**Exercise prompt**
Gather each line in the entries below that contains the word "point". Treat uppercase and lowercase letters as different.

**Stored records**
↓
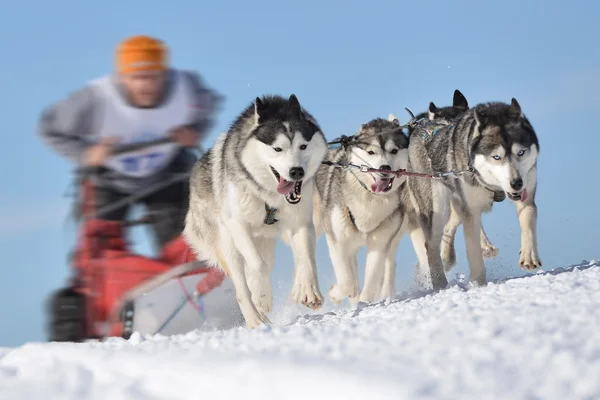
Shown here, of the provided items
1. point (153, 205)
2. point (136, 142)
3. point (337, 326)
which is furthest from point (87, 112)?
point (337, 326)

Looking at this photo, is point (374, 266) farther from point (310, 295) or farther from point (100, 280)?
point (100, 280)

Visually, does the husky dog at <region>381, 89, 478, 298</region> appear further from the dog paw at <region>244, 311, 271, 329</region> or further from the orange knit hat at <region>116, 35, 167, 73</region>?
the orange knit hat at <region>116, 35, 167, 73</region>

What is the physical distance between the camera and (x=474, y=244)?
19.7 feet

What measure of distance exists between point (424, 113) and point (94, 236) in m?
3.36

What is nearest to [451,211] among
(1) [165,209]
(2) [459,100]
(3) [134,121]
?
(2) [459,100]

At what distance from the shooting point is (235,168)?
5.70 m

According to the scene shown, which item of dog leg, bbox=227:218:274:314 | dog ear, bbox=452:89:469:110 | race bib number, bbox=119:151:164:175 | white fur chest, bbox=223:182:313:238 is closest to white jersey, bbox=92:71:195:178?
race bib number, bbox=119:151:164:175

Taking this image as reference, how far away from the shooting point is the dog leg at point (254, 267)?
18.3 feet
↑
↓
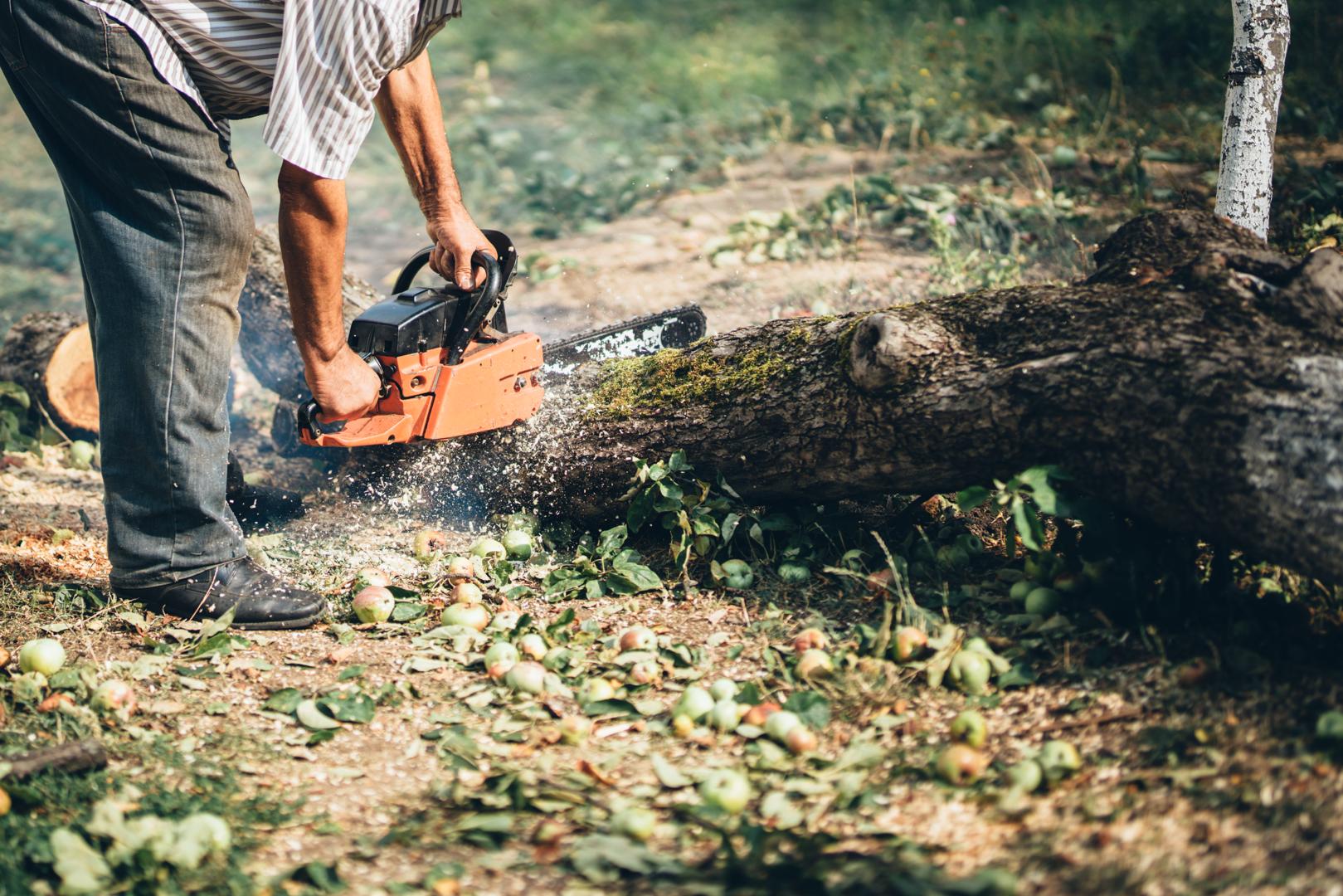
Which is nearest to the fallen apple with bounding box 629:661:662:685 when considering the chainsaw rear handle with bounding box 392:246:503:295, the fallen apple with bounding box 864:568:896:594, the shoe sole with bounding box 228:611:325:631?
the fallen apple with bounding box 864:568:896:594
↑
**Answer**
1. point (153, 205)
2. point (136, 142)
3. point (337, 326)
which is furthest from point (87, 112)?
point (337, 326)
Looking at this photo, is point (374, 266) farther from point (310, 295) or farther from point (100, 280)?
point (100, 280)
What measure of distance exists between point (424, 113) and point (94, 236) in m?
At what distance from the shooting point is (235,168)?
Taking this image as reference, how far away from the shooting point is the dog leg at point (254, 267)?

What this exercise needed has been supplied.